_To-do list_.
1. According to the news item about Mohamed Harkat, where will the free vegetarian dinner take place?
2. From the news item about Mohamed Harkat, copy the passage starting at "CBSA, which is" and ending at "at Concordia University.".
3. Carry on the news item about Mohamed Harkat and the refused dinner invitation from the point where it stops.

_Supplied text_.

Montreal, 3 February 2011 — A community dinner in Montreal in support of Mohamed Harkat, who is engaged in an eight-year battle against deportation to torture on the basis of secret accusations, will have to go ahead without its guest of honour. Harkat learned late last week that the Canadian Border Services Agency refused his request to attend the dinner, organized as the closing event of a Montreal conference on national security.
CBSA, which is in charge of enforcing the strict bail conditions imposed on Harkat, stated that he could not attend because of the “the nature of the proposed event, its anticipated participants, as well as its venue.” The event, a free vegetarian dinner, will take place at Concordia University.
The agency referred specifically to Mr. Harkat’s condition of non-association with “any person whom Mr. Harkat knows, or ought to know, supports terrorism or violent Jihad or […] who poses a threat to national security.”
“The way in which national security can be used as a blanket justification for such abusive, arbitrary decisions is exactly why it is necessary to hold this important forum,” stated the People’s Commission Network, which is organizing the Whose Security? Our Security! conference.
“CBSA does not name anyone who fits this description, and therefore smears everyone at the gathering as a potential national security threat. Is it a threat to discuss the meaning of “national security” and how it is applied? To plan to resist repressive national security measures such as security certificates and blacklists? Or is CBSA referring to speakers at the conference who have been labeled “threats” in the past, but have since been cleared — meaning that, in their view, you can never be cleared from these sorts allegations?”

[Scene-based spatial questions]

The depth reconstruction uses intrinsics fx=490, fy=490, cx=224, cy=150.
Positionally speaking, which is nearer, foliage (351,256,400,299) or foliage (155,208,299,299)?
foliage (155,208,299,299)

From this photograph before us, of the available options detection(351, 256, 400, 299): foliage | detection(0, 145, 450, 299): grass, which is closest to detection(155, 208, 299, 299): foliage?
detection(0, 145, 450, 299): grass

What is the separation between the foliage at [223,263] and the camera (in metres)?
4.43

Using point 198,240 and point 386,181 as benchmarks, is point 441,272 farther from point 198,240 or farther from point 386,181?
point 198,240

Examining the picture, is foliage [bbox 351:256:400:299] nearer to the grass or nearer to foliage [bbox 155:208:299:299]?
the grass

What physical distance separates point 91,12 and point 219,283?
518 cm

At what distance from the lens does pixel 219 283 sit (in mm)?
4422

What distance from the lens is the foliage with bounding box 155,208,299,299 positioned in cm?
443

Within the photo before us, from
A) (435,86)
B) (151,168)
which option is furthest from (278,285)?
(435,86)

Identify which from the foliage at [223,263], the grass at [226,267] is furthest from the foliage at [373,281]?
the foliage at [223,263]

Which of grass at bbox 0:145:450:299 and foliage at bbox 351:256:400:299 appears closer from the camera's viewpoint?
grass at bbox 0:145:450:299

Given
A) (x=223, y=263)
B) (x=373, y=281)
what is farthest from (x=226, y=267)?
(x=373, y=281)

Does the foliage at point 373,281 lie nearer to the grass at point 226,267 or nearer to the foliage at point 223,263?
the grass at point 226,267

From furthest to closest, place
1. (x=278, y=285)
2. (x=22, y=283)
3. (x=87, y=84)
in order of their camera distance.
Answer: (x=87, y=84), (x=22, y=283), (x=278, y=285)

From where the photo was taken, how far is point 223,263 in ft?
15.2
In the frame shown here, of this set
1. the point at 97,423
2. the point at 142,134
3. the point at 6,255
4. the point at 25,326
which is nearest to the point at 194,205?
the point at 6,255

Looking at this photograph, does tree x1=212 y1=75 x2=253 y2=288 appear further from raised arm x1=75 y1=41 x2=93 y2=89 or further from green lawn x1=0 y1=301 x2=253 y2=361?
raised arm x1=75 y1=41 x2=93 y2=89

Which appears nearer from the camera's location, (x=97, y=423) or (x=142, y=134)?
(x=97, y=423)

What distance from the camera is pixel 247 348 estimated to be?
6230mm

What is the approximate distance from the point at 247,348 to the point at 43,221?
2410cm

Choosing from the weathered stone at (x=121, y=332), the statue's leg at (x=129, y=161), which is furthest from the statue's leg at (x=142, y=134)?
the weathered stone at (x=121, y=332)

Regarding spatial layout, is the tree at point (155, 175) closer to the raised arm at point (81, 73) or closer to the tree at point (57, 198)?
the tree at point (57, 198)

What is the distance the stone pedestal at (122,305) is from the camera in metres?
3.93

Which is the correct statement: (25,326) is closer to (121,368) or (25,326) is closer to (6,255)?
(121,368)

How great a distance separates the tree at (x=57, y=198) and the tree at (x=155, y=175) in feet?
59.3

_The results_.
1. At Concordia University.

2.
CBSA, which is in charge of enforcing the strict bail conditions imposed on Harkat, stated that he could not attend because of the “the nature of the proposed event, its anticipated participants, as well as its venue.” The event, a free vegetarian dinner, will take place at Concordia University.

3.
Whose Security? Our Security! is a weekend-long gathering focusing on both the historic and contemporary role “national security” plays in domestic repression. It will feature interactive events such as a virtual “walking tour” of Montreal’s “militaro-security-industrial complex” and first-hand testimonies about the manner in which agencies such as CSIS have harassed members of certain communities. Among the panel discussions will be an exploration of the community and political impacts of “black-listing” groups such as the FARC, PKK, LTTE and Babar Khalsa. The forum will consist of both educational panels and working sessions to coordinate campaigns and struggles of different communities and their allies.
Among the gathering’s high-profile invitees are former security certificate detainee Hassan Almrei, Abousfian Abdelrazik, Sophie Lamarche Harkat, Kanehsatake activist Ellen Gabriel, author and activist academic Gary Kinsman, historian Ian Mckay, and Dominique Peschard, President, Ligue des droits et libertés.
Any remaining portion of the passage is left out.